文档节选 =>
-----

概述
前言
本文基于elasticsearch7.3.0版本
聚合的基本结构
"aggregations" : {
"<aggregation_name>" : {
"<aggregation_type>" : {
<aggregation_body>
}
[,"meta" : { [<meta_data_body>] } ]?
[,"aggregations" : { [<sub_aggregation>]+ } ]?
}
[,"<aggregation_name_2>" : { ... } ]*
}
准备测试数据
PUT my_index
{
"mappings": {
"properties": {
"tag": {
"type": "keyword"
},
"price": {
"type": "scaled_float",
"scaling_factor": 100
}
}
}
}
PUT my_index/_doc/1
{
"tag": "没有价格的水果"
}
PUT my_index/_doc/2
{
"tag": "橘子",
"price": "1.00"
}
PUT my_index/_doc/3
{
"tag": "苹果",
"price": "9.00"

-----

提供的行 =>
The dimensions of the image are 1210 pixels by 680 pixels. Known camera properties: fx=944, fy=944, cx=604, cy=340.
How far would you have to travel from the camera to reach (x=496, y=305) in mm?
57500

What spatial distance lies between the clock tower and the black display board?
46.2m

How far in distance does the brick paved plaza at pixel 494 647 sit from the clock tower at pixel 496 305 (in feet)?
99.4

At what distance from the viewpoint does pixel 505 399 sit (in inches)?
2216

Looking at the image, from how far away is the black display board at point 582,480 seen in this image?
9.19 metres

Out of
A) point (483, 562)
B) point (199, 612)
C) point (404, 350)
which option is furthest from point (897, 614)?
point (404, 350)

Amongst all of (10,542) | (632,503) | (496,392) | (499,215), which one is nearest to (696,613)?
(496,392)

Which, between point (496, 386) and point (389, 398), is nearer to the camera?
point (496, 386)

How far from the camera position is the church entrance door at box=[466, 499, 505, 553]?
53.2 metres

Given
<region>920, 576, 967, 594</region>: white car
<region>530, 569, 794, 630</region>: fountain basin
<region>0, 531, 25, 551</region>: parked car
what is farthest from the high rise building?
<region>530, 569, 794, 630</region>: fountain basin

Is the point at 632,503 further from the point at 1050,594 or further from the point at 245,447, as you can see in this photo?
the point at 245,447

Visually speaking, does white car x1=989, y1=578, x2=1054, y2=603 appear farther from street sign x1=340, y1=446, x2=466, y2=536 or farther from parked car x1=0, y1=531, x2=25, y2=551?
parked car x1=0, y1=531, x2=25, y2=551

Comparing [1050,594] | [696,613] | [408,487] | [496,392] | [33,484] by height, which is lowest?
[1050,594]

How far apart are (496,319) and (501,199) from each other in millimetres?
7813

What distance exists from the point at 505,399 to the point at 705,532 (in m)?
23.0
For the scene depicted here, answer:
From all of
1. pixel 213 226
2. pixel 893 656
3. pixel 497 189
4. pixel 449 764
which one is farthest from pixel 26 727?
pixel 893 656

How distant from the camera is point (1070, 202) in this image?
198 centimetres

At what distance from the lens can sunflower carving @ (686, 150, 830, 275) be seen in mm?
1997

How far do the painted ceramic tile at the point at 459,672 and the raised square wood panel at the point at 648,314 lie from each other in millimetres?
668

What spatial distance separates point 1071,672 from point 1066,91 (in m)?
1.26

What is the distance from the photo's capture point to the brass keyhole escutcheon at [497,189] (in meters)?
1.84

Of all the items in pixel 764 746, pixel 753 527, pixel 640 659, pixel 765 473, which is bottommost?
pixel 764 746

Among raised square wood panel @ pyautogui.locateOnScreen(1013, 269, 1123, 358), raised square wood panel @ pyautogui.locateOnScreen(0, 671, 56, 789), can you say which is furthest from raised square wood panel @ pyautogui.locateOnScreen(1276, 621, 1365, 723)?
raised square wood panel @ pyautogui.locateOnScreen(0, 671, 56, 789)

-----

任务内容 =>
从停下的地方接着写这篇讲Elasticsearch聚合的文档。 这些行在这里不起任何作用。

最终答案 =>
}
avg,max,min,sum,value_count,stats,extended_stats
这几种聚合语法都差不太多,所以一起看
- avg:平均值
- max:最大值
- min:最小值
- sum:求和
- value_count:总数
- stats:一次性返回avg,max,min,sum,value_count
- extended_stats:stats聚合的扩展
求水果价格的平均值
GET my_index/_search
{
"size": 0,
"aggs": {
"price_avg": {
"avg": {
"field": "price",
// 设置字段的缺省值
"missing": 1
}
}
}
}
{
"took" : 1,
"timed_out" : false,
"_shards" : {
"total" : 1,
"successful" : 1,
"skipped" : 0,
"failed" : 0
},
"hits" : {
"total" : {
"value" : 3,
"relation" : "eq"
},
"max_score" : 1.0,
"hits" : []
},
"aggregations" : {
"price_avg" : {
"value" : 3.6666666666666665
}
}
}
使用脚本
GET my_index/_search
{
"size": 0,
"aggs": {
"price_avg": {
"avg": {
"script": {
"source": "doc['price']"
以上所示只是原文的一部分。